#### [INSTRUCTION]
Quote precisely the final stretch of the listing: start at the line containing "As shown in" and stop after the last line.

━━ DATASET RECORDS

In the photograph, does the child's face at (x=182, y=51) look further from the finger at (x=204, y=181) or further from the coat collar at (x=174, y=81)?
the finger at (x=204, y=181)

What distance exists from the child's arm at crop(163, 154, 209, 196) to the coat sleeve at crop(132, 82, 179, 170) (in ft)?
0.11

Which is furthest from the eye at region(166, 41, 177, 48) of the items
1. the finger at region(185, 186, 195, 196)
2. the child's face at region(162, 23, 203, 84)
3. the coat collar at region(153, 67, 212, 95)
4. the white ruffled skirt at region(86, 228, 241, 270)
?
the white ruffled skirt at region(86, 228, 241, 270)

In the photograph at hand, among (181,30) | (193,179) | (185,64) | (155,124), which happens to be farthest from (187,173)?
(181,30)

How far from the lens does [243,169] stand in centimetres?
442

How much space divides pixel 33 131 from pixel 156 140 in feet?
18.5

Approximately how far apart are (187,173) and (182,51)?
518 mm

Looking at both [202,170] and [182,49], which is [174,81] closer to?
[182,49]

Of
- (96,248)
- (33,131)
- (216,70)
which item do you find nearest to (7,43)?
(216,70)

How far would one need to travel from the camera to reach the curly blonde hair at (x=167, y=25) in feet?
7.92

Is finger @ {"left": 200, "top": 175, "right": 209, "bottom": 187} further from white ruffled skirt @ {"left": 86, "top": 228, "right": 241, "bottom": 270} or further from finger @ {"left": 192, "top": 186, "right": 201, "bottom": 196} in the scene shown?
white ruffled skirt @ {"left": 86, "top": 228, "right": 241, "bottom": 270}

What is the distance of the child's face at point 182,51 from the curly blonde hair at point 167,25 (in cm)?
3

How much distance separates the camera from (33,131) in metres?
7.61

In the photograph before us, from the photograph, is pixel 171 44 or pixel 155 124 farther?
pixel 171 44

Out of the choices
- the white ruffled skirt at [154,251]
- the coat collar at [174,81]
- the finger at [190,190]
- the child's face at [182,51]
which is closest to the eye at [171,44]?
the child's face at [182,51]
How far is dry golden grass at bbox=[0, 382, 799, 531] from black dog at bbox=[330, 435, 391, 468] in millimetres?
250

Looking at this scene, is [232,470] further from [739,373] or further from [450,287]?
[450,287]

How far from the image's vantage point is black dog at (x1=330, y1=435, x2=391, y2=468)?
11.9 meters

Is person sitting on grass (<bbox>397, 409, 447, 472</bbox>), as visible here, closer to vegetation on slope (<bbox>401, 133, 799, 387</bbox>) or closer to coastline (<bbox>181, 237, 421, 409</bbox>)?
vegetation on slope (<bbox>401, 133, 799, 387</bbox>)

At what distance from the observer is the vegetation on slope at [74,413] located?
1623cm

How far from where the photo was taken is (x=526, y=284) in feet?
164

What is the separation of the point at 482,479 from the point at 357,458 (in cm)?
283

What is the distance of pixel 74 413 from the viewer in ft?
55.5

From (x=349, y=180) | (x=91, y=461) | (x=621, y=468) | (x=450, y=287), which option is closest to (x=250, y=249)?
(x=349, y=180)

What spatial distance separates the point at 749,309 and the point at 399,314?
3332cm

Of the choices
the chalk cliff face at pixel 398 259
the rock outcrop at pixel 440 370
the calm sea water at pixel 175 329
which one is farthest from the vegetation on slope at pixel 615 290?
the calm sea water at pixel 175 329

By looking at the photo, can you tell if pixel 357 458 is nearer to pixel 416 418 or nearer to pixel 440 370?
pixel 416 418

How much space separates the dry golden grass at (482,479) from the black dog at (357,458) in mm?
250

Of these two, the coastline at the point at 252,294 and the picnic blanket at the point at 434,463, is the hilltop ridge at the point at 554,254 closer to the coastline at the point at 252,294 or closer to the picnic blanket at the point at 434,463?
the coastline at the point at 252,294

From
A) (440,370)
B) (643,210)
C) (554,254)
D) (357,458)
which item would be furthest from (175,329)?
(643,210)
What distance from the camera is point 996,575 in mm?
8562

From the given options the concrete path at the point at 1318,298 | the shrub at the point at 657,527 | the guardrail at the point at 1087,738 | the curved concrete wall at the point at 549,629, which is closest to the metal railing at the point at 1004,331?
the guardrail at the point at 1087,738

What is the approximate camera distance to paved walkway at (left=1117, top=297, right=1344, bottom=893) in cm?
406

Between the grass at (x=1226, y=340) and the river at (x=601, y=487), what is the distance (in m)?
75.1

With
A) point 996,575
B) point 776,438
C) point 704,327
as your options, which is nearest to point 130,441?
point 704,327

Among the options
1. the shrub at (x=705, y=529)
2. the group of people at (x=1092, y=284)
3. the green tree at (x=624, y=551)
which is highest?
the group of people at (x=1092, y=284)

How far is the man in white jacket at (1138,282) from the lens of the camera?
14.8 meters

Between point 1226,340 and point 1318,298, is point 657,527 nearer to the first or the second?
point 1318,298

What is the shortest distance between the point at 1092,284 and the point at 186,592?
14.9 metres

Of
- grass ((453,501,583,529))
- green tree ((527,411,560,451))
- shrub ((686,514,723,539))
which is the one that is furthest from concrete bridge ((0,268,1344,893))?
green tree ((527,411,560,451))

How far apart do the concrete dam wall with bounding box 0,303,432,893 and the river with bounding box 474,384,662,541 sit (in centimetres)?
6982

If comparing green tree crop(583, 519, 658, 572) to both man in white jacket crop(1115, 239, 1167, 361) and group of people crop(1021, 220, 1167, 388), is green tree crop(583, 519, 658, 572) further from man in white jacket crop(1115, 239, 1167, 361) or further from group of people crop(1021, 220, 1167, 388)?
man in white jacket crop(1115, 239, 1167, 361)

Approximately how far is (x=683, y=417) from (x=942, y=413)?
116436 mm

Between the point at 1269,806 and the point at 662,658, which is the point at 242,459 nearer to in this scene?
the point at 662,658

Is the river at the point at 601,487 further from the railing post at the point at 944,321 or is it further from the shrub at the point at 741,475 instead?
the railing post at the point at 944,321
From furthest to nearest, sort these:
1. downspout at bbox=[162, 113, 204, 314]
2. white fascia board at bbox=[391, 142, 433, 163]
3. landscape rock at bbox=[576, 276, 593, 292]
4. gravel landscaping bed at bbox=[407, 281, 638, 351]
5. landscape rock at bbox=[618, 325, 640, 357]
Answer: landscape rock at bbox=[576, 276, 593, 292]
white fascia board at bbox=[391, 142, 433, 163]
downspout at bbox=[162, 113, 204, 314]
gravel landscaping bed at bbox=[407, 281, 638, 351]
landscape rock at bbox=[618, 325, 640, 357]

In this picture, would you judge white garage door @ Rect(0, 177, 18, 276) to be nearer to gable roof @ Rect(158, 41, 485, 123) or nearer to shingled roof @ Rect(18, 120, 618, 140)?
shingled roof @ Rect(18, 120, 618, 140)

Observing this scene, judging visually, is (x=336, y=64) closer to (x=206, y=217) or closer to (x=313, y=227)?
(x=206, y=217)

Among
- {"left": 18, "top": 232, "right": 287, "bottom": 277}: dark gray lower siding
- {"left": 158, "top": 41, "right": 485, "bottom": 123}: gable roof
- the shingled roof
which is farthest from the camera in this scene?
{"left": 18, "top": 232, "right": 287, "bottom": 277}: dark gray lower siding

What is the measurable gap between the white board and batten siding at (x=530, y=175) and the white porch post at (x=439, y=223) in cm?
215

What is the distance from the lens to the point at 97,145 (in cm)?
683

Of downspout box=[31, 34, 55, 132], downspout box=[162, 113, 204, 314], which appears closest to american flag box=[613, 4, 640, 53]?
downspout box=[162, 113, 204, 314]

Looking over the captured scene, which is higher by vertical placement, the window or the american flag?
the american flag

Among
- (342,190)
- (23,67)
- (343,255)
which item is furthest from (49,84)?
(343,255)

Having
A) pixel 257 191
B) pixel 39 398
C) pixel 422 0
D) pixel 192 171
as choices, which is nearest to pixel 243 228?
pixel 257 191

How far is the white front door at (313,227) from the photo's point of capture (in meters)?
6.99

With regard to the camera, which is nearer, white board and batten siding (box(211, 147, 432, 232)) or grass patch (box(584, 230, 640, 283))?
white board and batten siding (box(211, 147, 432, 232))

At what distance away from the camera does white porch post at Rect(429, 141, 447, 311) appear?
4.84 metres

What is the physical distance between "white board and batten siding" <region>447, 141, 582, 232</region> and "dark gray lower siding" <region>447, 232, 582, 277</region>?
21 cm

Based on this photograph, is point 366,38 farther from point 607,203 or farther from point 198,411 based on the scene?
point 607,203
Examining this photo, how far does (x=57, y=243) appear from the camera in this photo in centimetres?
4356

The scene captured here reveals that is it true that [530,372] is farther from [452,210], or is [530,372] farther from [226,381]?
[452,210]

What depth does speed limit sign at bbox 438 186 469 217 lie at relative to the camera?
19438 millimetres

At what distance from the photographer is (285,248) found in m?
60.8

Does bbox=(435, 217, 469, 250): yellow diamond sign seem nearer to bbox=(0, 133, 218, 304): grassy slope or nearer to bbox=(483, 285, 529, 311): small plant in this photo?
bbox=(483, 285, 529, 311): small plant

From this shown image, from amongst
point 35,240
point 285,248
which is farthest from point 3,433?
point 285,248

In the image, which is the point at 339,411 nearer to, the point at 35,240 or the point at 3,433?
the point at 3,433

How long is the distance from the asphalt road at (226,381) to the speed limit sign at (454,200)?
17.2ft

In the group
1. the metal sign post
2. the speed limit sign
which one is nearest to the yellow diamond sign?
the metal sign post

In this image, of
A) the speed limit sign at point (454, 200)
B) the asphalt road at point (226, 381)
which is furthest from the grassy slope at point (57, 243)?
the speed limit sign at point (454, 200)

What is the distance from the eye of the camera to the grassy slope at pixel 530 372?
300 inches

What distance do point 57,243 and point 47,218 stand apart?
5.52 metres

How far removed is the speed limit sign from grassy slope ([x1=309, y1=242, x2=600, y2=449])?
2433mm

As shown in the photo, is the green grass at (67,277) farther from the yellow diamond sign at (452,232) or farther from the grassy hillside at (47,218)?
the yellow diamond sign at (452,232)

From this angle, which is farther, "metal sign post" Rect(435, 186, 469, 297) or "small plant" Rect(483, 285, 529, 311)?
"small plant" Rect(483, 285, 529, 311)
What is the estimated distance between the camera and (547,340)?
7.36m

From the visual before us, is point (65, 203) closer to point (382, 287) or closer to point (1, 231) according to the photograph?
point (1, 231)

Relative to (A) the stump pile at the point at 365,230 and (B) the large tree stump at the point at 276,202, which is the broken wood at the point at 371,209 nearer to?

━━━━

#### [THE REPLY]
As shown in the photo, is the green grass at (67,277) farther from the yellow diamond sign at (452,232) or farther from the grassy hillside at (47,218)?
the yellow diamond sign at (452,232)

From this angle, which is farther, "metal sign post" Rect(435, 186, 469, 297) or "small plant" Rect(483, 285, 529, 311)?
"small plant" Rect(483, 285, 529, 311)
What is the estimated distance between the camera and (547,340)?
7.36m

From the visual before us, is point (65, 203) closer to point (382, 287) or closer to point (1, 231) according to the photograph?
point (1, 231)

Relative to (A) the stump pile at the point at 365,230 and (B) the large tree stump at the point at 276,202, which is the broken wood at the point at 371,209 nearer to?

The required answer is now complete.